◆ **Work order**
Whenever the word "marking" turns up in a line below, that line should be copied.

◆ **Entries provided**
■ ■ ■ ■
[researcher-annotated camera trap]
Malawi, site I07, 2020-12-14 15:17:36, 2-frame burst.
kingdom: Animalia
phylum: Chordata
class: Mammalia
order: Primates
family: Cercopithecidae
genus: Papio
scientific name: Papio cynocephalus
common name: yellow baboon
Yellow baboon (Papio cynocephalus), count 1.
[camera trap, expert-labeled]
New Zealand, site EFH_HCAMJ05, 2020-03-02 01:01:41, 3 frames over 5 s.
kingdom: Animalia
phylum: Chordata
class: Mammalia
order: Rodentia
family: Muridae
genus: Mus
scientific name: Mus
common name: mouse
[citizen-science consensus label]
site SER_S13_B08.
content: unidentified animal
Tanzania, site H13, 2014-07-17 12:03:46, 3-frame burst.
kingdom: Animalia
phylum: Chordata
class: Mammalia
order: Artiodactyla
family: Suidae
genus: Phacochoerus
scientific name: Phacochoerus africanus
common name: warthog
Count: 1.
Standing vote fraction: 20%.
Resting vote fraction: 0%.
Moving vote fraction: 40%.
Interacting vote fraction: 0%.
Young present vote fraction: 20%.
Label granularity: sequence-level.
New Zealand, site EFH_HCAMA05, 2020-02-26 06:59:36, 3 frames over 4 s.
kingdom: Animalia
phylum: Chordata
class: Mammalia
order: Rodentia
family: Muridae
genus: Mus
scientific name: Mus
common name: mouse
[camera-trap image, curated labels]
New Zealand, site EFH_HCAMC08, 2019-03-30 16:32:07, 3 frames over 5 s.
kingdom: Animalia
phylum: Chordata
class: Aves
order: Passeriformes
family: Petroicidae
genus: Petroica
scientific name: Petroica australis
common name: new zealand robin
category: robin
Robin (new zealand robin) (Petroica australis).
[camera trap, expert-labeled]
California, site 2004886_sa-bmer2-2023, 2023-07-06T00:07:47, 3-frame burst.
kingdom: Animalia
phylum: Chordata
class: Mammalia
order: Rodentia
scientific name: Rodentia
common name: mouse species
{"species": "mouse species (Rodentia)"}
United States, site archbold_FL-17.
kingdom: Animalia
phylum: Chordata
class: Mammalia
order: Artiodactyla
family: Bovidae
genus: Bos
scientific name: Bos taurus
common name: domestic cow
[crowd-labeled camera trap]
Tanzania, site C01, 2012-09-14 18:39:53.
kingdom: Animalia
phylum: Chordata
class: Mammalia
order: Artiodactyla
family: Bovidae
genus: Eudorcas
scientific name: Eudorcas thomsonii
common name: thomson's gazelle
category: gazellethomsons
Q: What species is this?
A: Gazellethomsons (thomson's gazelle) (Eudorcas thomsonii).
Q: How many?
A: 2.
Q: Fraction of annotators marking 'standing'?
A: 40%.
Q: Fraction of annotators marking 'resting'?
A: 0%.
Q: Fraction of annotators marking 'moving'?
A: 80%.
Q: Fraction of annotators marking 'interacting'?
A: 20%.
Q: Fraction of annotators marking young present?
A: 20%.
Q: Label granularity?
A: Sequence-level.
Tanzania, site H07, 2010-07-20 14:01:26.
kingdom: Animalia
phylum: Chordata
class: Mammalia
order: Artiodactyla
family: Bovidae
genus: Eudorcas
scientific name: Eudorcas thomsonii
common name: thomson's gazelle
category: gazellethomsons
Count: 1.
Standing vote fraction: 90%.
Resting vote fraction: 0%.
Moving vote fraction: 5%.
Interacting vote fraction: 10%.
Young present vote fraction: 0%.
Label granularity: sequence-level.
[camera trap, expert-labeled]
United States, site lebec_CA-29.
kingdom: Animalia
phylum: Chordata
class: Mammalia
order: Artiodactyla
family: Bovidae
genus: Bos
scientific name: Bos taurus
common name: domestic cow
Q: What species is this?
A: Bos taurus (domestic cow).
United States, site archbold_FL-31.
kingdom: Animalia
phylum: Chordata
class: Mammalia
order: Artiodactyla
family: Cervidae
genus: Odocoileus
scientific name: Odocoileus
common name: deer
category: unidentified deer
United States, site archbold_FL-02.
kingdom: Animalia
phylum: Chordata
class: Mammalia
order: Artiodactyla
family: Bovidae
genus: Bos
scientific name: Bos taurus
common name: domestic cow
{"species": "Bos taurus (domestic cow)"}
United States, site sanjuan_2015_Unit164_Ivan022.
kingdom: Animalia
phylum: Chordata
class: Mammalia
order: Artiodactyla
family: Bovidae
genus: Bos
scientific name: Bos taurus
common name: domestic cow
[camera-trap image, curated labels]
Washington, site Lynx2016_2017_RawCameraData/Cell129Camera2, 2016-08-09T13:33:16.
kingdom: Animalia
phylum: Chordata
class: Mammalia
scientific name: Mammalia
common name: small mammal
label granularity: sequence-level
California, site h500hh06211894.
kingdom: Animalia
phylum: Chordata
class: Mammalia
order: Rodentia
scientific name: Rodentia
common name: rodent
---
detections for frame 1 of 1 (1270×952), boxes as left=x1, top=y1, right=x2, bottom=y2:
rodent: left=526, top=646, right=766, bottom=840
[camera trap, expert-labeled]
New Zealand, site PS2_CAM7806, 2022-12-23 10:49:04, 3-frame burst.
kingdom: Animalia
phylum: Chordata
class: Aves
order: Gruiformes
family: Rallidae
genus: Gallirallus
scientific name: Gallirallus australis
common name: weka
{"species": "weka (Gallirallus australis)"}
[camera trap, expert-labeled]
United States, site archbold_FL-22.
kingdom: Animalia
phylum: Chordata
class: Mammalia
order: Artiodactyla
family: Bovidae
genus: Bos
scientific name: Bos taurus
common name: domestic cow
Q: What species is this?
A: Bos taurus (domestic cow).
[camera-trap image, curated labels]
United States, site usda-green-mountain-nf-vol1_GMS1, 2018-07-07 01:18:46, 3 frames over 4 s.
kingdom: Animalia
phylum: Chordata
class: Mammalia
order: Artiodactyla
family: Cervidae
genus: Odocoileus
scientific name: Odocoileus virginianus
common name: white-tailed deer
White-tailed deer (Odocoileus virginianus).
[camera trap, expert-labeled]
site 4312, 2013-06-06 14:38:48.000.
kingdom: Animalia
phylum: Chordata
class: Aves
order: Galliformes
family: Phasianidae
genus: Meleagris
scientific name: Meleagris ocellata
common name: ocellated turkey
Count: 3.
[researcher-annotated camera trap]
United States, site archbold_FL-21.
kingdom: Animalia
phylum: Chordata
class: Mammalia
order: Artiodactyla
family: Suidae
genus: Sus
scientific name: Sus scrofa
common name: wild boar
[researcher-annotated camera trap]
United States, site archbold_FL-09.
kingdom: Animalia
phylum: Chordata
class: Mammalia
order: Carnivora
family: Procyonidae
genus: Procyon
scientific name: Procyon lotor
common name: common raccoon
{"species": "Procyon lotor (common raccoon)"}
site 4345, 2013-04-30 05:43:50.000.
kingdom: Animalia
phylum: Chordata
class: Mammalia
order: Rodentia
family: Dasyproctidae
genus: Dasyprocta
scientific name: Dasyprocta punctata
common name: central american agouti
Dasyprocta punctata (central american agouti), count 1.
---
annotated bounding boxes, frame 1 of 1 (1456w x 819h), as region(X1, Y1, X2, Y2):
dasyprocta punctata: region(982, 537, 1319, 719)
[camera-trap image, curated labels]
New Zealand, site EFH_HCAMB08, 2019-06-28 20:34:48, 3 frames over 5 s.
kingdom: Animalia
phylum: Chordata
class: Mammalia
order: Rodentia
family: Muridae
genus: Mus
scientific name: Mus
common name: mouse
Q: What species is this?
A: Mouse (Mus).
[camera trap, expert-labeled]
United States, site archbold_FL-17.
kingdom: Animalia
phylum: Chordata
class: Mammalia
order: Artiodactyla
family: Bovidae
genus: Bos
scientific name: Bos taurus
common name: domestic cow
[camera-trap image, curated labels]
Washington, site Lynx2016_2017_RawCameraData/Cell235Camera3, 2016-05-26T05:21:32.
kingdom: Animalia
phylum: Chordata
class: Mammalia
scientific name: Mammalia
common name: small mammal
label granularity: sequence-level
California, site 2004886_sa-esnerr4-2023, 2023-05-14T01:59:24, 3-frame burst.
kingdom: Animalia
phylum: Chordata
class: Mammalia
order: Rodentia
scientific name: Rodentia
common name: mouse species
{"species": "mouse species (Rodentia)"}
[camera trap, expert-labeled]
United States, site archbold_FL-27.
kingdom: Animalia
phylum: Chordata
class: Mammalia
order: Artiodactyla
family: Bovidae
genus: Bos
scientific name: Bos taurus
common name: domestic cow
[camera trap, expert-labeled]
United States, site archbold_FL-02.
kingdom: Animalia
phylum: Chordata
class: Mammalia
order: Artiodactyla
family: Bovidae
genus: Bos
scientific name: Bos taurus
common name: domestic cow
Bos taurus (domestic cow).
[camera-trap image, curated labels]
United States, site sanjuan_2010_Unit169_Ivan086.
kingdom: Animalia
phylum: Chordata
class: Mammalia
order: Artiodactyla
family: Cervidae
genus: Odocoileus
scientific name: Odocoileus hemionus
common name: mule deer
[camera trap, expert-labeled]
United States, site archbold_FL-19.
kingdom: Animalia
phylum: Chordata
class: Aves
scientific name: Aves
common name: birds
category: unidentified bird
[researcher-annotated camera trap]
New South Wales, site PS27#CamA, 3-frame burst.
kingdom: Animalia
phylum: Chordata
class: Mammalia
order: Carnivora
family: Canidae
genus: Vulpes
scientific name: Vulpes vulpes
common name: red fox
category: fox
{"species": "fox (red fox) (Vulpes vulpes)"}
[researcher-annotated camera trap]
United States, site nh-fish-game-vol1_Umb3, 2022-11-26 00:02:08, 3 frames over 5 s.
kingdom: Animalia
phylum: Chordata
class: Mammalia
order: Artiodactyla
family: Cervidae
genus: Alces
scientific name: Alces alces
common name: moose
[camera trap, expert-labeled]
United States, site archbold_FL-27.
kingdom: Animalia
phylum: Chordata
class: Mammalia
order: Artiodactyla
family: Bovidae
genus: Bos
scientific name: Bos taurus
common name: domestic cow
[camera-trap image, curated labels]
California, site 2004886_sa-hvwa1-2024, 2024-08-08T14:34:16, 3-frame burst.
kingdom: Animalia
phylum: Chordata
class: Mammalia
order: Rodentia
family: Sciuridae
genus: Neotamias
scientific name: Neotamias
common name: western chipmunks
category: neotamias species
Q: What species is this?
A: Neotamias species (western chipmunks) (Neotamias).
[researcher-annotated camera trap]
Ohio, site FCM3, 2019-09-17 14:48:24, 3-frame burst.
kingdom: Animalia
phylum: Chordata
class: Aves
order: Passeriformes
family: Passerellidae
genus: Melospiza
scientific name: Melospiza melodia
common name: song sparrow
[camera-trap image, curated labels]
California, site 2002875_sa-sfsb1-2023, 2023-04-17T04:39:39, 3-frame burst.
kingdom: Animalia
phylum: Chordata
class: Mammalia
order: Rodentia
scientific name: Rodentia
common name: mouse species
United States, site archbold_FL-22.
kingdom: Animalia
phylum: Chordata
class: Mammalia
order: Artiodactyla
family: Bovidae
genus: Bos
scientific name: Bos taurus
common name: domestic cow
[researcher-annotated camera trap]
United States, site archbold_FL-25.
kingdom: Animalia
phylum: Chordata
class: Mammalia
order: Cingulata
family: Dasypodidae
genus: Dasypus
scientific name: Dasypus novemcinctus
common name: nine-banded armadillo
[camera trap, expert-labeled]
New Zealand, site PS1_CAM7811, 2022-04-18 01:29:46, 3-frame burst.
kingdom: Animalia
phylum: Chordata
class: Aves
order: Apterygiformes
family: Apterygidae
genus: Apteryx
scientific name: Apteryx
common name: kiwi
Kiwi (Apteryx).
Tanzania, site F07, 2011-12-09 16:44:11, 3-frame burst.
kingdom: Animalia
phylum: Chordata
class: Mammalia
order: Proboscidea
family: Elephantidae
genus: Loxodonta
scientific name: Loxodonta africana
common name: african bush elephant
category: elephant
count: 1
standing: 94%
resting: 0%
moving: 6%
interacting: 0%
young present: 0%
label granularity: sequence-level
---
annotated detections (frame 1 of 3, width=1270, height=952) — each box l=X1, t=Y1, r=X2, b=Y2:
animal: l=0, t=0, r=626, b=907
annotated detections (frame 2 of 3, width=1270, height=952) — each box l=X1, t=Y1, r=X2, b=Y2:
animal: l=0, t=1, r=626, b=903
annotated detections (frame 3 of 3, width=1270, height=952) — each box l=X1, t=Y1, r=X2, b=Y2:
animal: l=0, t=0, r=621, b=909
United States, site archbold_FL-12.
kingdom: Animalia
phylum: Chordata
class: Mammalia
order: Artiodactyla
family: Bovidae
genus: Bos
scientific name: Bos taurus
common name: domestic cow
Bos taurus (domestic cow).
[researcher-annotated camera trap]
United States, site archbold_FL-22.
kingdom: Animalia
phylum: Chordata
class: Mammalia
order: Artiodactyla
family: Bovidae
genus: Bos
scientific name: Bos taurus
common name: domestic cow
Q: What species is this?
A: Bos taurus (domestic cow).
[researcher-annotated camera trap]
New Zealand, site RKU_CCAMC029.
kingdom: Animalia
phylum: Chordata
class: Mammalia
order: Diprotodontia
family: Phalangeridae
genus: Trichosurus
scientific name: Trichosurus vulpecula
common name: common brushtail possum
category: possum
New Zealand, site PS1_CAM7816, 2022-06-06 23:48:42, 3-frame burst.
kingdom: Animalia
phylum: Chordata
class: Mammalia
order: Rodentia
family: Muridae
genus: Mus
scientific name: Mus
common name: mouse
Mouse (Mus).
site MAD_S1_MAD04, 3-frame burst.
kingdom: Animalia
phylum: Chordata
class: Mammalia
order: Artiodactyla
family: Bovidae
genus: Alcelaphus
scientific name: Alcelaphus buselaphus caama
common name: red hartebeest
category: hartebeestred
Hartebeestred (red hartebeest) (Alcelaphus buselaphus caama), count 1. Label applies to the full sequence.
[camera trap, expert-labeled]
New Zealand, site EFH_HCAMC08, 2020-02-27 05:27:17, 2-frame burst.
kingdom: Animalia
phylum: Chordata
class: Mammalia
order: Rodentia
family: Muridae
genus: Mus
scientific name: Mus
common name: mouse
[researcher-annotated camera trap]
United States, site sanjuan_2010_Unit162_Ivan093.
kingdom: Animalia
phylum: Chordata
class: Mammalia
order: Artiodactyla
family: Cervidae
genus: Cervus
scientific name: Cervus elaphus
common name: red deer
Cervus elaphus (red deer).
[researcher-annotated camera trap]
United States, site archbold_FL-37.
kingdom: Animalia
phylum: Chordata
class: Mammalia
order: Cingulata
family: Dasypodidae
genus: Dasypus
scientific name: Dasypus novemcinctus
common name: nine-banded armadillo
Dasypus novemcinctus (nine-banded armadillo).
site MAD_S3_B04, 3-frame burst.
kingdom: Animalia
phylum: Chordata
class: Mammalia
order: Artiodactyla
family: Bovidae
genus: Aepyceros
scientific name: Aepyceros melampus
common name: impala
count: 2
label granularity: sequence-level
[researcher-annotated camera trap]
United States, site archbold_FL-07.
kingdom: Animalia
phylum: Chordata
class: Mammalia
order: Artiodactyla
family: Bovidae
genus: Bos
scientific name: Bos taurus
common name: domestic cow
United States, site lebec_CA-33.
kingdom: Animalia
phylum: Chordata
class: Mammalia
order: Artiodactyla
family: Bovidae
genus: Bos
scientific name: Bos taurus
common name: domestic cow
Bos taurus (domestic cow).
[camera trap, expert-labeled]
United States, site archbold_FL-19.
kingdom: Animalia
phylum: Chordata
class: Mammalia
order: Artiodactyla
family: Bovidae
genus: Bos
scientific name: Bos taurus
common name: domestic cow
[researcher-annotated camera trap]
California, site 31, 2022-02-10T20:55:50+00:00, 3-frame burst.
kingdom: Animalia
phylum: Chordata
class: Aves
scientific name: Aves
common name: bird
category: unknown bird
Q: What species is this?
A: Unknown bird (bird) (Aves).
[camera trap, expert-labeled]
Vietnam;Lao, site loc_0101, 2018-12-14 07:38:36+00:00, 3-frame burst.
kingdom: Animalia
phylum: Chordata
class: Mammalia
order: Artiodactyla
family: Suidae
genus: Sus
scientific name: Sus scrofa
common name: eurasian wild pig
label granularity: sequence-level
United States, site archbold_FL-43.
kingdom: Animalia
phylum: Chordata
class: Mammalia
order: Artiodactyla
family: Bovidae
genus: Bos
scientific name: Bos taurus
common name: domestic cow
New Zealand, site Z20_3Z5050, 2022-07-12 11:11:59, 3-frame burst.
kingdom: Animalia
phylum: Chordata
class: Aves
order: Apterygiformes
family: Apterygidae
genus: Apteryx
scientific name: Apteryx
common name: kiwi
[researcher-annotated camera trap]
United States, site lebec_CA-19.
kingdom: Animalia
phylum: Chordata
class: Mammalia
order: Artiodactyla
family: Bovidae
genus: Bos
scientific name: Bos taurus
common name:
■ ■ ■ ■
◆ **Response to this exercise**
Q: Fraction of annotators marking 'standing'?
Q: Fraction of annotators marking 'resting'?
Q: Fraction of annotators marking 'moving'?
Q: Fraction of annotators marking 'interacting'?
Q: Fraction of annotators marking young present?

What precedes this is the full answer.